Wimz goes, ‘It’s not safe up there, there are thieves about. Just give my office a clean-up and head home safely. Don’t worry about any programming for now.’ He shakes hands again and retreats back to his Jag. Jude tells Dick to stay away from the office until the cleaners and locksmiths is done their shit.
‘And don’t fret about cleaning my office, Geoffrey. Just give my coffee mug a rinse if you would.’
‘Hang on,’ Dick goes, ‘let’s not exculpate the human element – will anyone be sought?’
‘It’s less than likely we can identify a suspect. Let insurance clean up.’ The po tucks her notepad back into them hips. ‘Thanks for your help, G.’ She gives us a wink.
I tells her she’s welcome. The dick who ya mighta read about tries to linger and give me another earful but the po toots at him. My hood’s up and I pull the drawstrings tight and I couldn’t hear Dick if I wanted to. They’re big but G’s bigger.
The switch to activate the escalators is identified by a small red box painted above it. Seen tonnes of these eh. I find this one beside the fake fern. I switches it on, ride the lift up in style. One thing I loves about havin the alarm deactivated is I don’t have to remember the code, which is like eight digits long and I don’t have time for that shit. I don’t wanna linger round here, there’s bad peeps about.
The kitchen’s just off left from reception. Walkin through, I’m about to grabs a Reader’s Digest, they got mean-as jokes in em, but that’s a waste of bag space – spray cans be takin up room. I dumps my lunch out on the kitchen table and rip mum’s sammies into little pieces and smoosh some of them down the sink and chucks the rest in the bin. Mouth’s a bit too dry ta eat.
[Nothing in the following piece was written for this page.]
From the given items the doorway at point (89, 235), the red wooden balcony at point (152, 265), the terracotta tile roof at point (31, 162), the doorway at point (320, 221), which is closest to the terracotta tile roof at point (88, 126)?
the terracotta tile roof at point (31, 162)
I reckon I’m a pretty faithful employee eh. I follow Wimzy’s command to a T and clean out his office real good. Nab his laptop, gold Parker pens ‘n shit. Then I moves through to Jude’s part of the office, find me some petty cash, lotta prepaid envelopes too, Mum arksed me to pick sum up coz she writes lotsa letters, specially letters to the principal. Hopefully For’ll help me not get too weighed down with mum’s gear – like mum said, God helps them what helps themselves.
Lasties I move up a floor to Netcom. The door’s a bit hard for me to kick down so the li’l axe in my bag does the trick on the lock. Hatrick’s what they call a li’l axe. I find the office of Dick Netta: General Manager. I opens one of his draws and dumps Wimzy’s laptop and shit in there, and Jude’s cash. Mum’ll jus be happy with the envelopes.
I remembers just as I’m leavin that I gots ta rinse out Jude’s coffee mug, what’s on her desk. Give it some quick lovin under the tap. They’ll be needin a new teaboy on the job I reckon when I fill the gen manager openin at Netcom.
I fills out a timesheet, just for the hour’s clean-up I’s arksed to do. Otherwise it’d be dishonest.
I catch the lift back down and switch er off. I hope Dick’s in shit when Insurance gets some detectives on the case. Or maybe he can blame shit on a Axe of God.